St. Lucia Times
Tony Nicholas
Il est indéniable que certains styles de musique dancehall, ainsi que leur dérivé “Trinibad”, se sont assombris ces dernières années, avec une multitude d’artistes glorifiant les armes, les drogues, la promiscuité et la violence sans complexe.
Ce genre musical est souvent apprécié pour ses rythmes entraînants, ses paroles audacieusement vantardes et son influence sur la danse et la pop culture. Cependant, ces derniers temps, de nombreux artistes s’aventurent sur un terrain que seul le hip-hop avait autrefois osé explorer, attirant principalement un public jeune.
En tête de liste de ces artistes figurent des noms tels que Kman 6ixx (présumé affilié au tristement célèbre gang Six), Skeng, Skillibeng, Kraff, et RajaWild, entre autres.
Par exemple, le clip de “No Lethal” de Kman 6ixx, originaire de Trinidad, a accumulé plus de 7 millions de vues. Dans la chanson, l’artiste se vante de ce qui arrivera “quand me catch a 7”, une référence à un gang rival.
L’année dernière, “Taliban” de Byron Messia, originaire de Saint-Kitts, est devenu le plus grand succès dancehall de son époque, avec des paroles décrivant de manière saisissante l’usage d’armes et des bains de sang.
Skillibeng, considéré comme l’un des meilleurs artistes dancehall jamaïcains, est également connu pour ses descriptions fréquentes de l’utilisation d’arsenaux meurtriers.
Ces chansons et leurs paroles ont alimenté le débat sur l’influence de la musique sur la criminalité. La question a suscité une attention accrue récemment en raison de l’augmentation des crimes violents et liés aux gangs dans la région.
La semaine dernière, un symposium régional intitulé “La violence comme problème de santé publique – le défi de la criminalité” s’est tenu en Guyane, les 22 et 23 novembre. Cet événement a réuni des dirigeants régionaux, des décideurs politiques, des technocrates, des spécialistes et des parties prenantes.
Le rôle de la musique et son influence sur la criminalité figuraient en bonne place à l’ordre du jour.
Le Premier ministre de Sainte-Lucie, Phillip J. Pierre, qui a assisté au symposium, a déclaré lundi qu’il semble y avoir une « pandémie de criminalité » dans la région.

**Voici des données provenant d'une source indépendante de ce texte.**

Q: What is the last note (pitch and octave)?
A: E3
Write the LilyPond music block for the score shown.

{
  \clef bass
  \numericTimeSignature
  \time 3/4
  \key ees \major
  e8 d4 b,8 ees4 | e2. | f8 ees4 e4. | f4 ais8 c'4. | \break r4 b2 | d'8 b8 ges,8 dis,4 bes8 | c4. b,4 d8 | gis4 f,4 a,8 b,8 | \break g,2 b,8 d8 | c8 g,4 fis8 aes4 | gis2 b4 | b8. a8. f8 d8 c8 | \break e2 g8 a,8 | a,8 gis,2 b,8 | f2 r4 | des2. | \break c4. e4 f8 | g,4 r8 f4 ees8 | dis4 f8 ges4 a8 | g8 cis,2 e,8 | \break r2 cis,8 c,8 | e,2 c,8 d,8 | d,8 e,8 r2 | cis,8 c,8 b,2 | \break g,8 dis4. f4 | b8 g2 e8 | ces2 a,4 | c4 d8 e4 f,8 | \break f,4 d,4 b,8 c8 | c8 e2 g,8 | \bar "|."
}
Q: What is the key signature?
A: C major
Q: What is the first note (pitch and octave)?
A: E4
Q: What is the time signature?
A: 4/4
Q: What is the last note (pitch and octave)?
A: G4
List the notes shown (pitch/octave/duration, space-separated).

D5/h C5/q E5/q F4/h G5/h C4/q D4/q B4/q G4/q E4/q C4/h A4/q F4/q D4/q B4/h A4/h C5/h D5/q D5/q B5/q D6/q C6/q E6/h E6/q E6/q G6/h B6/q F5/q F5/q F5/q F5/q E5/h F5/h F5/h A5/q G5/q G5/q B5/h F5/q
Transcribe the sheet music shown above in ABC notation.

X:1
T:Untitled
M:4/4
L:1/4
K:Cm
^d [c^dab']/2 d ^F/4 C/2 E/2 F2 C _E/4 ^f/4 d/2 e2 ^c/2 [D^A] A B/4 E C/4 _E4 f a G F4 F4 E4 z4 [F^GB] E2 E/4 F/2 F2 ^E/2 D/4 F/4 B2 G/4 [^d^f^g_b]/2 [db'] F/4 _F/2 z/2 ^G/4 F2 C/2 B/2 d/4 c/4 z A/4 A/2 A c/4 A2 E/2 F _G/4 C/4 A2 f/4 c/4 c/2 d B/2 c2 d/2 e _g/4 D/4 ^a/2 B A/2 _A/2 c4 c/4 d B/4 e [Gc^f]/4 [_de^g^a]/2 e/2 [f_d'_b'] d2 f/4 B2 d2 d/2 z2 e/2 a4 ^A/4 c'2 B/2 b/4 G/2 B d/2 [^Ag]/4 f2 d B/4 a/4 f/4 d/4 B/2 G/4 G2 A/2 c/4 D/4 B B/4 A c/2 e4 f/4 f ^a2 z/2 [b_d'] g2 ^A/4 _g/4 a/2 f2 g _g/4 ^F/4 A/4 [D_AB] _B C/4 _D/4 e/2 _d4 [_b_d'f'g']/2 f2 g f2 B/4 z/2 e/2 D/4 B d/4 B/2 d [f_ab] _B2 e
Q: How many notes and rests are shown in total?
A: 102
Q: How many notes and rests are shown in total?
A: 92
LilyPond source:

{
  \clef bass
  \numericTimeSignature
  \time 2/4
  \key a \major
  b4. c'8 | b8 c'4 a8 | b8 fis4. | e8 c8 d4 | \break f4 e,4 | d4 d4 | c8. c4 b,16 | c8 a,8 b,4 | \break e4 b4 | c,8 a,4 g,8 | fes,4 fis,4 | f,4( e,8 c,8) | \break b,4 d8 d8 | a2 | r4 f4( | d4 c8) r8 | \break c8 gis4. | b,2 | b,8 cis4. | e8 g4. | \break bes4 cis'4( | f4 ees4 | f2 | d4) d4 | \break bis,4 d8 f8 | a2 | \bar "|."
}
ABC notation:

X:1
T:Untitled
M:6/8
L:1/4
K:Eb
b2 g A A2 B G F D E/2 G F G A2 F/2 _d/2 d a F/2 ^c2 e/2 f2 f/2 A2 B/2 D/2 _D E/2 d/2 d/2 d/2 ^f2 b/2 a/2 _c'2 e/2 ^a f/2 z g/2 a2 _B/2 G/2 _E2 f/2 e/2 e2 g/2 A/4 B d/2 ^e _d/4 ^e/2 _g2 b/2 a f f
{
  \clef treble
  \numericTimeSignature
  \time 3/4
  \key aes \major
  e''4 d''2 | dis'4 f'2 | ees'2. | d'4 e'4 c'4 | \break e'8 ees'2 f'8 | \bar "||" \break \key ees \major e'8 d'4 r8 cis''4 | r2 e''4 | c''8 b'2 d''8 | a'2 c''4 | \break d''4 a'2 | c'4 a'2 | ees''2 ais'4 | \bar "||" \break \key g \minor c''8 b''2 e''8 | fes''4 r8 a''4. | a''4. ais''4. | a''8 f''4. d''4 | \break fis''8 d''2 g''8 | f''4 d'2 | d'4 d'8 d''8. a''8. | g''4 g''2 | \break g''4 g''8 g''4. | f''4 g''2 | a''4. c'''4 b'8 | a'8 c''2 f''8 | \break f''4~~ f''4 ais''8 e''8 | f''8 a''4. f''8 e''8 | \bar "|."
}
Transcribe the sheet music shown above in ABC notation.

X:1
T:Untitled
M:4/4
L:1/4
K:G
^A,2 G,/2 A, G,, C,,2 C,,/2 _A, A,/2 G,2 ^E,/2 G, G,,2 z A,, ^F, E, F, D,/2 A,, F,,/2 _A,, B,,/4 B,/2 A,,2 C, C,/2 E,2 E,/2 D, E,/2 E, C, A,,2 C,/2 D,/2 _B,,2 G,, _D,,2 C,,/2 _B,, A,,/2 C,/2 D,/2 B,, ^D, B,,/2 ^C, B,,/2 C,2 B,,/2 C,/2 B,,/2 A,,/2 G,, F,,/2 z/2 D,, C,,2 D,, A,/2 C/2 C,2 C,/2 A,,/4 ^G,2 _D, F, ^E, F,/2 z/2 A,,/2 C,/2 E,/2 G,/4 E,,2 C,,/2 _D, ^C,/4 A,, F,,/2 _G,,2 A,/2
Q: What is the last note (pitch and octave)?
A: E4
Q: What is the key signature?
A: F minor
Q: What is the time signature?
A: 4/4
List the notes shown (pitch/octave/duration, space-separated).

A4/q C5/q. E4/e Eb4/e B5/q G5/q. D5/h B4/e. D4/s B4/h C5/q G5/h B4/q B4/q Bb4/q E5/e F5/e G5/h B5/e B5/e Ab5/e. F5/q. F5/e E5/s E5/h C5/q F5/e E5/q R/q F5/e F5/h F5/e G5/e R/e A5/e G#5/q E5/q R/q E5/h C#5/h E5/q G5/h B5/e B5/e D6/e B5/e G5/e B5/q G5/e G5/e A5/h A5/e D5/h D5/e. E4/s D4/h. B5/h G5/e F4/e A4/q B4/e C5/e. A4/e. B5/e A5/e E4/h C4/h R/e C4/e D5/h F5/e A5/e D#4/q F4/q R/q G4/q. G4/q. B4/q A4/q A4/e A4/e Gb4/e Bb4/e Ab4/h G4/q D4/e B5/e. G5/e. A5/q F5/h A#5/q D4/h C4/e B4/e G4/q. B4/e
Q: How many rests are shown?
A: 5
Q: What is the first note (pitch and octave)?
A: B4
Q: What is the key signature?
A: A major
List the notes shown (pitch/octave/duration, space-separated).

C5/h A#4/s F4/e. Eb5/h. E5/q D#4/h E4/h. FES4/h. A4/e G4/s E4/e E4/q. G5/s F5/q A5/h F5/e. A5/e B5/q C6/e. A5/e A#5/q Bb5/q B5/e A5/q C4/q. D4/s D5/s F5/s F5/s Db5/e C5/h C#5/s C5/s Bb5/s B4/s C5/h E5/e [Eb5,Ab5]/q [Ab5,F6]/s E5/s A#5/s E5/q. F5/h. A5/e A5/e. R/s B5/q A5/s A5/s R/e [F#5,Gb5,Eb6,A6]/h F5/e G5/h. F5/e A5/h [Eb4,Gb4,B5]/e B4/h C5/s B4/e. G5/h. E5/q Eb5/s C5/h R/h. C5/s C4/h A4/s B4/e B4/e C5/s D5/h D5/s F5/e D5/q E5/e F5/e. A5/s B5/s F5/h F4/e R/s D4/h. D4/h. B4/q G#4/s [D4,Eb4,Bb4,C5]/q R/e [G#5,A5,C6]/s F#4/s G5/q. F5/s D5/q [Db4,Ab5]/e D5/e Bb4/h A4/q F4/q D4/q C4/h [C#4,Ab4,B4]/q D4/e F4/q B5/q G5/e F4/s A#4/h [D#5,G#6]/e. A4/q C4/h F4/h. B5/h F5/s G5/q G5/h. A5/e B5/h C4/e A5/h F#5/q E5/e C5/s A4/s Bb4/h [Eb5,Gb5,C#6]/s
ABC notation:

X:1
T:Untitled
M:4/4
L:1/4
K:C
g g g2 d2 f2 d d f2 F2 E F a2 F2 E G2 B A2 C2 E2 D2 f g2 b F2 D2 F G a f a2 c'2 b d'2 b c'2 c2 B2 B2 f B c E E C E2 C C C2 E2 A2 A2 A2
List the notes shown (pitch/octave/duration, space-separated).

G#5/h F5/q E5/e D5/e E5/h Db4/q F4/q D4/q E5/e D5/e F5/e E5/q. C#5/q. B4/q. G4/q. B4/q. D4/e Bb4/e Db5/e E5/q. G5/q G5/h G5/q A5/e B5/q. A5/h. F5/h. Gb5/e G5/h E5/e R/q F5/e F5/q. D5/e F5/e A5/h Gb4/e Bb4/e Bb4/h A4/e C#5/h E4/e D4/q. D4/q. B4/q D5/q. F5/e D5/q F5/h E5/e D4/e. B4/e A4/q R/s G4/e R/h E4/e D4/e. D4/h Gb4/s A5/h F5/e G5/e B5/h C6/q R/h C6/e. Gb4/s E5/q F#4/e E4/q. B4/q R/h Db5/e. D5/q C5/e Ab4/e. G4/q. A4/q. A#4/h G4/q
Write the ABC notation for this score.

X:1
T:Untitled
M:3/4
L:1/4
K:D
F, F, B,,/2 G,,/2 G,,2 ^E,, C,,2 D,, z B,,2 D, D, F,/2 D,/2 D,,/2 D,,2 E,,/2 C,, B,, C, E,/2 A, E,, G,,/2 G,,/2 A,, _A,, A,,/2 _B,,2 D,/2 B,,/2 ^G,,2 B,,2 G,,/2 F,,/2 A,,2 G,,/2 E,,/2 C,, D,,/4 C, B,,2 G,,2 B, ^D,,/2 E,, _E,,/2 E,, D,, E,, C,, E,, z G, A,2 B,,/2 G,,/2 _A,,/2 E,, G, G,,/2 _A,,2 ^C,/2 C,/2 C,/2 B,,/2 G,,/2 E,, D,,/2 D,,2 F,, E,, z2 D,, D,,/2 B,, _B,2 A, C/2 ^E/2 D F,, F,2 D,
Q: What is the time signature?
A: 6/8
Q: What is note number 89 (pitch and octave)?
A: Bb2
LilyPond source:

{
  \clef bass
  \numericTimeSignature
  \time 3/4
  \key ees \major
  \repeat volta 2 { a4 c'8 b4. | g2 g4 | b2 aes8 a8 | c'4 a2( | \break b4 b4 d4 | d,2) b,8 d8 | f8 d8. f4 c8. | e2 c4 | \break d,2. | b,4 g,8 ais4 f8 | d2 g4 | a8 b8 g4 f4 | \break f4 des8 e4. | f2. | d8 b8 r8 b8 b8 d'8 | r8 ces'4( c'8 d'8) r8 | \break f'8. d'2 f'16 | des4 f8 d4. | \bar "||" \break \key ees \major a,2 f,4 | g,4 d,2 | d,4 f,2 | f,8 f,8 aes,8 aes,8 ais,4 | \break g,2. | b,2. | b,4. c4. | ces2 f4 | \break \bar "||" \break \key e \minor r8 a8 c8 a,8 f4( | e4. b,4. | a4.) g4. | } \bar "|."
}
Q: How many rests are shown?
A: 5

Il a confirmé que les dirigeants ont discuté de l’influence de la musique sur la violence.
« Toute la région semble être touchée par cette pandémie de violence, particulièrement les violences liées aux gangs et celles impliquant de jeunes hommes », a-t-il indiqué.
« En fait, il y a eu de nombreuses discussions, l’une d’elles portait sur l’influence de la musique… une réflexion est en cours », a rapporté Pierre.
Lors de leur 46e réunion tenue en Guyane en février dernier, les dirigeants de la CARICOM avaient appelé à mettre fin aux divertissements et musiques glorifiant la violence. À cette occasion, le Premier ministre de la Grenade, Dickon Mitchell, avait dénoncé « les attitudes et chansons qui encouragent le crime et la violence ».
« La Caraïbe a produit certains des artistes les plus renommés au monde, de Machel Montano à Mighty Sparrow… en passant par Bob Marley. Leurs paroles ont toujours été inspirantes, édifiantes, drôles, divertissantes, mais elles n’ont jamais promu ou glorifié la violence, ni dénigré les femmes », avait souligné Mitchell.
Il a insisté sur l’importance des industries créatives dans la région pour préserver les idéaux de la civilisation caribéenne pour les générations futures et favoriser un avenir plus prometteur.
« Nous ne disons pas que vous n’avez pas le droit à vos expressions culturelles ou artistiques… mais toutes les sociétés doivent déterminer à nouveau quelles sont leurs valeurs », a-t-il déclaré.
Mitchell a affirmé que les dirigeants étaient déterminés à utiliser les industries créatives de manière stratégique et réfléchie pour « nous ramener là où nous étions ».
Bien que la CARICOM n’ait pas encore annoncé de stratégies spécifiques pour aborder cette question, plusieurs États membres ont imposé des interdictions à l’encontre d’artistes jugés promoteurs de violence à travers leur musique.
Sainte-Lucie, en revanche, n’a pas encore adopté de politique officielle ni engagé de dialogue formel à ce sujet.